The American Society for Neurochemistry (ASN) is a professional society for neurochemists and neuroscientists from North, Central, and South America and the Caribbean, whose research concerns the role and interactions of small molecules (proteins, peptides, nucleic acids, lipids, sugars) in the development, growth, function, and pathology of the nervous system.

== History ==
The ASN was incorporated August 5, 1969, and is guided by a set of bylaws and standing rules that incorporate amendments to the bylaws. The first president was Donald B. Tower, Jordi Folch Pi was the second president. The current president (2013–2015) is Etty Benveniste (University of Alabama at Birmingham) and the current president elect is Babette Fuss (Richmond, Virginia). Elections are held ever 2 years to elect the next president, treasurer, secretary, and council members.

== Organization ==
The officers and council members are assisted by a number of standing committees. An informal history of the ASN has been put together by Claude Baxter.

== Annual meeting ==
Annual meetings include plenary lectures, symposia, colloquia and workshops over the course of 4 days. The first such meeting was held March 16–18, 1970 in Albuquerque, New Mexico.

Every 6 years, the ASN helps organize a joint meeting with the International Society for Neurochemistry.

== Publications ==
The ASN publishes the textbook Basic Neurochemistry for use by undergraduate, graduate, and post graduate students and instructors. The founding editor was George Siegel, and the current chief editor is Scott Brady.
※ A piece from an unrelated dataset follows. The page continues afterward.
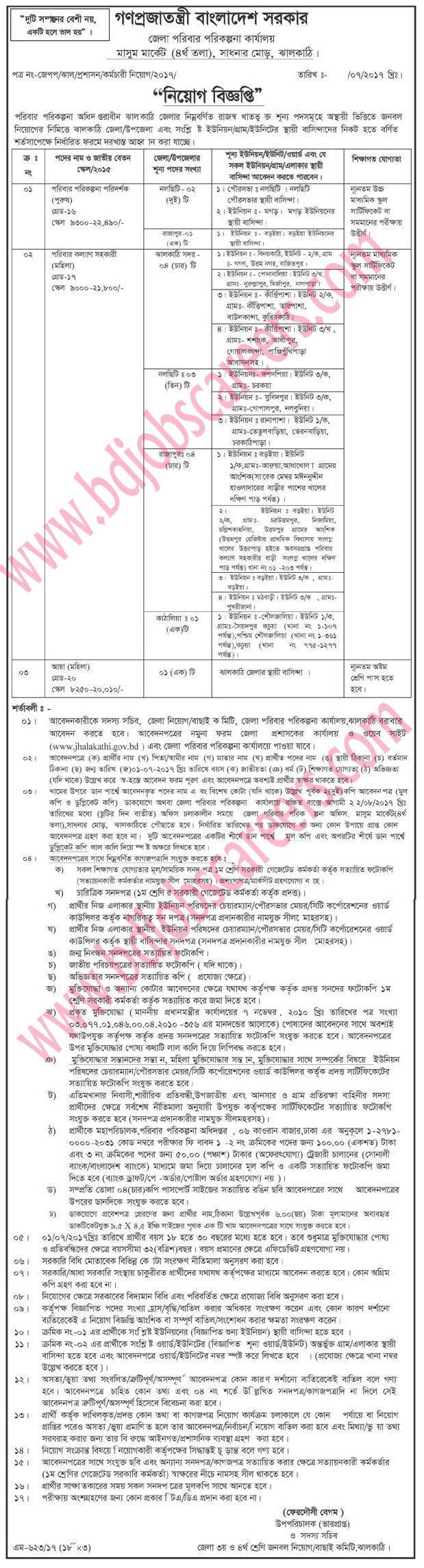 Jhalakathi District Family Planning Office Job Circular 2017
It is currently in its 8th edition, which was published in December 2011.

The ASN launched an open access online journal, ASN Neuro, at the 40th annual meeting which took place in March 2009. It was initially published by Portland Press, and taken over by SAGE Publications in 2014. ASN Neuro furthers the ASN missions to advance, promote, support, encourage and facilitate communication among cellular and molecular neuroscientists.

== Awards ==
The Jordi Folch-Pi Award is given to an outstanding young investigator who has demonstrated a high level of research competence and originality, who has significantly advanced our knowledge of neurochemistry and who shows a high degree of potential for future accomplishments.

The Marian Kies Memorial Award is given to a junior scientist for outstanding research conducted during graduate training.

The Bernard Haber Award recognizes an individual whose leadership skills have fostered collaborations among the world's neuroscientists.

The ASN offers Young Investigator Educational Enhancement awards to graduate students in their last year of studies and who reside in the Americas to travel to the annual meeting. Beginning at the 2010 meeting, one YIEE awardee is selected to receive the ASN Neuro travel award.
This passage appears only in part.